| Document text |
Thursday

Shaped By God (Part 2)

And do not be conformed to this world, but be transformed by the renewing of your mind, that you may prove what is that good and acceptable and perfect will of God.” (Romans 12:2)

Psalm 139 says that we have been wonderfully made and skillfully wrought by God. It goes on to say that He fashioned our days before we were even born. In other words, we have been shaped by God to be a unique creation; a vessel that He has crafted for a specific purpose.

I think even as Christians we believe this, yet we live our lives as if God did not know what He was doing. Sometimes I imagine myself as plate that God has made for a specific purpose, maybe to be used to serve others with, or maybe to carry the "Bread of Life" to those who are starving and on the verge of death. But then imagine that God has created me to be a plate, but I spend all of my life trying to re-form myself into a bowl or a vase. The obvious question is how can someone try to reshape a plate into a vase without breaking it into a hundred pieces? You can't, but sadly that's is exactly what happens when we take things into our own hands.

Lord, my desire is to be molded into Your image. Help me to submit to Your will daily, and give me the strength to live well within in the framework that You have fashioned for my life. Thank You for Your perfect will!

Shaped By God

"The word which came to Jeremiah from the Lord, saying: “Arise and go down to the potter’s house, and there I will cause you to hear My words.” Then I went down to the potter’s house, and there he was, making something at the wheel. And the vessel that he made of clay was marred in the hand of the potter; so he made it again into another vessel, as it seemed good to the potter to make. Then the word of the Lord came to me, saying: “O house of Israel, can I not do with you as this potter?” says the Lord. “Look, as the clay is in the potter’s hand, so are you in My hand, O house of Israel!" (Jeremiah 18:1-6)

About 2,600 years ago, during Jeremiah's time, every village had a potter's house. It was a staple in ever community. So when God came to Jeremiah one day and told him to go down to the potter's house, it would have been like God coming to us and saying, "Go down to the corner gas station."

Jeremiah would have already been to the potter's house many times before. He was already very familiar with what happened there. So, what God was saying was, "Go down to the potter's house, Jeremiah; I want to show you some ordinary things."

When Jeremiah got there, God showed him a very ordinary thing, a pot being made, but what God revealed to him was something extraordinary. He was showing him His power to change lives.

Like a painter with a blank canvas, God sees something beautiful in us even before a single brushstroke is applied. Even more, God sees our beauty, though we are marred and broken in His hands. He is intimately at work in us both to will and to do for His good pleasure (Phil. 2:13).

| What is asked |
**A.** From the devotional on being shaped by God, reproduce everything from "When Jeremiah got" down to "pleasure (Phil. 2:13).".
**B.** Translate this sentence from the devotional on being shaped by God into Spanish: "Jeremiah would have already been to the potter's house many times before."
**C.** Carry the devotional on being shaped by God forward from its final sentence with the passage that would come next.

| Material |
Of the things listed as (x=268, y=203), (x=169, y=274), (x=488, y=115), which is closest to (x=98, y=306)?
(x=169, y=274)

| Answers provided |
**A.**
When Jeremiah got there, God showed him a very ordinary thing, a pot being made, but what God revealed to him was something extraordinary. He was showing him His power to change lives.

Like a painter with a blank canvas, God sees something beautiful in us even before a single brushstroke is applied. Even more, God sees our beauty, though we are marred and broken in His hands. He is intimately at work in us both to will and to do for His good pleasure (Phil. 2:13).

**B.** Jeremías ya habría ido a la casa del alfarero muchas veces antes.

**C.**
God wants to do something extraordinary in our ordinary, broken lives. He still pleads with us today saying, "Come to me, marred and broken, and let me mold you into the beautiful vessel that I have in mind for you to be."

"God help me to be moldable today. Like clay in Your hands, my desire is to be formed into a vessel, both beautiful and useable to You."

Saturday

Affection Addiction

I've been doing a lot of searching lately. Over the last two days I must have listened to at least a dozen sermons. I've been searching, but I really don't know exactly what I'm looking for. The best way to put it, I guess, is I've just been searching for...more. I want to go to a deeper, more self-shattering level with God. And lately I've encountered Truth in a surprisingly fresh way. I've been thinking a lot about things I've never given much thought to in the past; things like true beauty and what it means to live out God's dream for His bride.

This all started when I recently prayed that God would give me an injection of wisdom. I'm talking the kind of wisdom that's deep and fierce. The kind that when it hits you, it knocks you off your spiritual feet. I've prayed for this several times over the last 15 years or so, and each time it's like God gets me outright addicted to His word. I'm like a crackhead trying to get a fix. Every injection both satisfies me, yet leaves me wanting more.

God has stirred my affection for Him, and I am addicted to it. When I am addicted to knowing and loving Christ well, my life is richer, my relationships are deeper, and I have a vitality that is altogether uncommon. I want to hold on to it and never let go. Now, I am jealous for the things that stir my affections for God. My hope is that I can flood my life with Christ-exalting, worship-creating things and avoid anything that would rob me of the joy and vitality that I have when God is at the center of my affections.

Wednesday

Heavy Grace


I don’t think people really get the grace of God. Mostly because we all accept it as one of those subjects that we can’t fully grasp this side of heaven, so we don’t put a whole lot of thought into it. It’s one of those subjects, though, that I knew if I really understood, it would shake my entire faith and perception of God.


I believe the impact of ignoring God’s grace is seen most clearly in the testimony of people who have either walked away from God or are convinced that God cannot change them. My testimony fits more into the “I can just not get it right, so why would God ever want to use me” category.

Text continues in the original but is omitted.